Simon Diesch and Anna Markfort joined the long line of sailors and windsurfers who had to contend with the biggest pressure differences on the courses that day. "I'll take the liberty of saying that we didn't quite understand the conditions today either," admitted helmsman Simon Diesch (Württembergischer Yacht-Club) candidly.
With foresailor Anna Markfort (Verein Seglerhaus am Wannsee/Joersfelder Segel-Club), Simon Diesch had made a strong start to the Olympic premiere of the 470 mixed crews the day before in third place overall. On day two, the duo had to make up ground and found themselves in seventh place in the evening after finishing 9th and 10th.
Anna Markfort described what her crew had to deal with on the water: "It was foreseeable that the high temperatures currently prevailing here would do something to the wind over land. And that's what happened. The wind first had to come over an island before it arrived here in the bay. You could feel that on the water. It was very, very choppy. There were some strong gusts, but also strong holes. The turns were so fast that you could hardly see. No rhythm that we could recognise at least."
The wind didn't realise that it should have turned to the left" (Simon Diesch)
Simon Diesch added with a smile: "We found ourselves at the end of the left-hand field at some point and said that the wind would have to turn left at some point, based on the numbers. Hopefully the wind knows it too.

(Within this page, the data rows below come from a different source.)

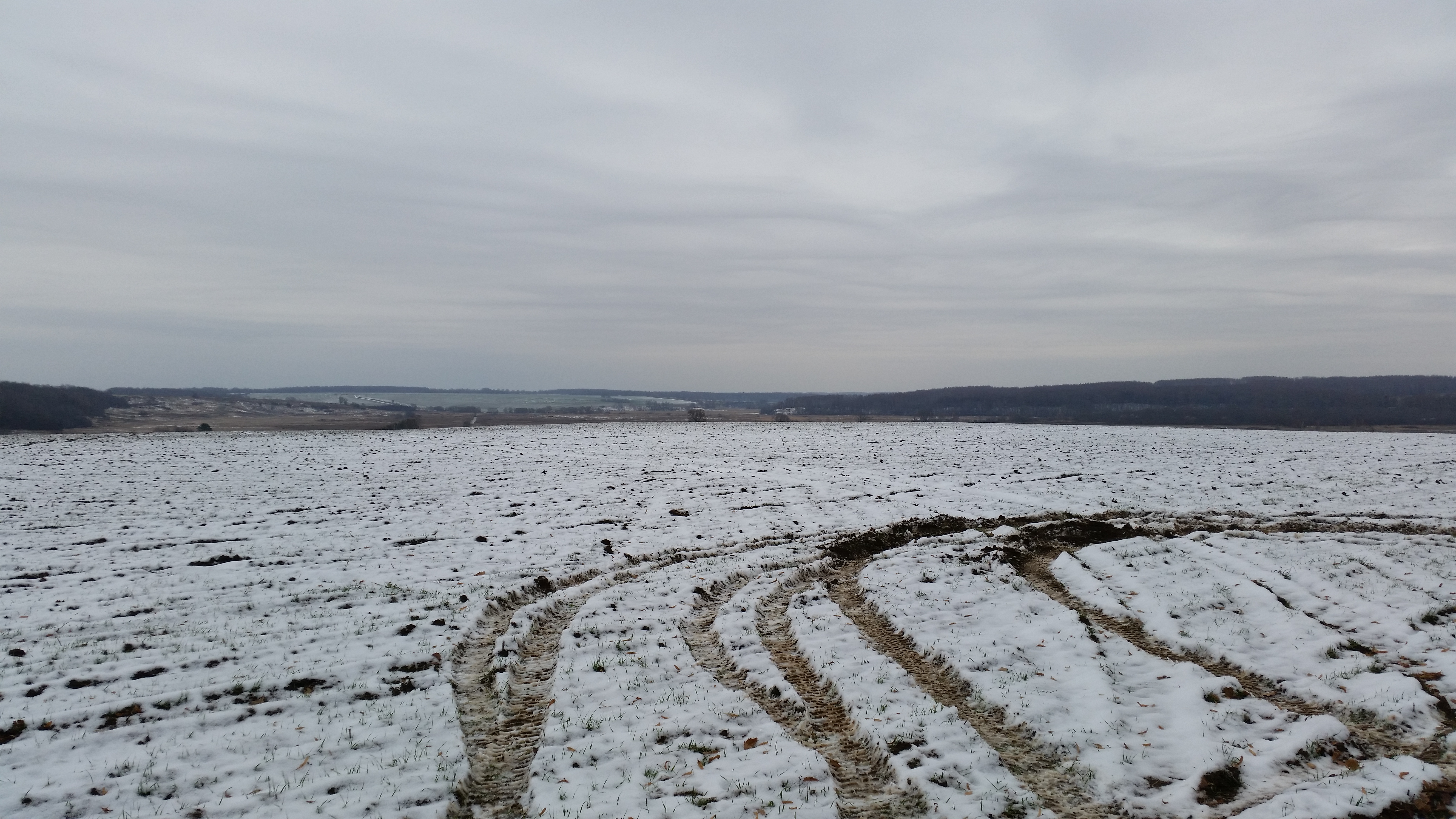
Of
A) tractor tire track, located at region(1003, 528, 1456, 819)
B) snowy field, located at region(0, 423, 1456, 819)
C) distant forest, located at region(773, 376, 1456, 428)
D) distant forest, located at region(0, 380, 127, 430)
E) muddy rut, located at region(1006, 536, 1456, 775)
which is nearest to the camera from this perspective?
tractor tire track, located at region(1003, 528, 1456, 819)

And, no, the wind didn't know that it should have turned left." In the evening, Simon Diesch reported that his crew still had an application for compensation pending. Simon Diesch said: "We still have a redress in because we had a leeward break and we are convinced that they wrote us down too far back."
Like their team-mates, Ilca 7 helmsman Philipp Buhl (Segelclub Alpsee-Immenstadt/Norddeutscher Regatta Verein) and Ilca 6 helmswoman Julia Büsselberg also had to contend with the diffuse conditions. The 34-year-old from Allgäu dropped back to 14th place, finishing 26th and 11th. After his return to the harbour, Philipp Buhl said: "It really hurts when things don't go at all in the conditions that you are actually looking forward to and that you are particularly good at. I didn't know whether to cry or laugh." According to Buhl, his coach Alex Schlonski "did his best to get him back on his feet" between races. He has four more races left in his third Olympic attempt to advance as far as possible.
Buhl's own view of the future prospects: "The medal isn't quite away yet, but it's pretty far away." Julia Büsselberg dropped back to 20th place on Saturday with 27th, 24th and 27th. "I don't know what caused it. I didn't feel terribly slow on the cross. I definitely wasn't able to utilise my strength of being fast on the downwind. I was really slow there. And then I couldn't quite figure out what the wind was doing today. It wasn't right for us to do the spins in the middle today." Julia Büsselberg's plan for the evening: "Debriefing, with a film on the bike, relax and take it easy again."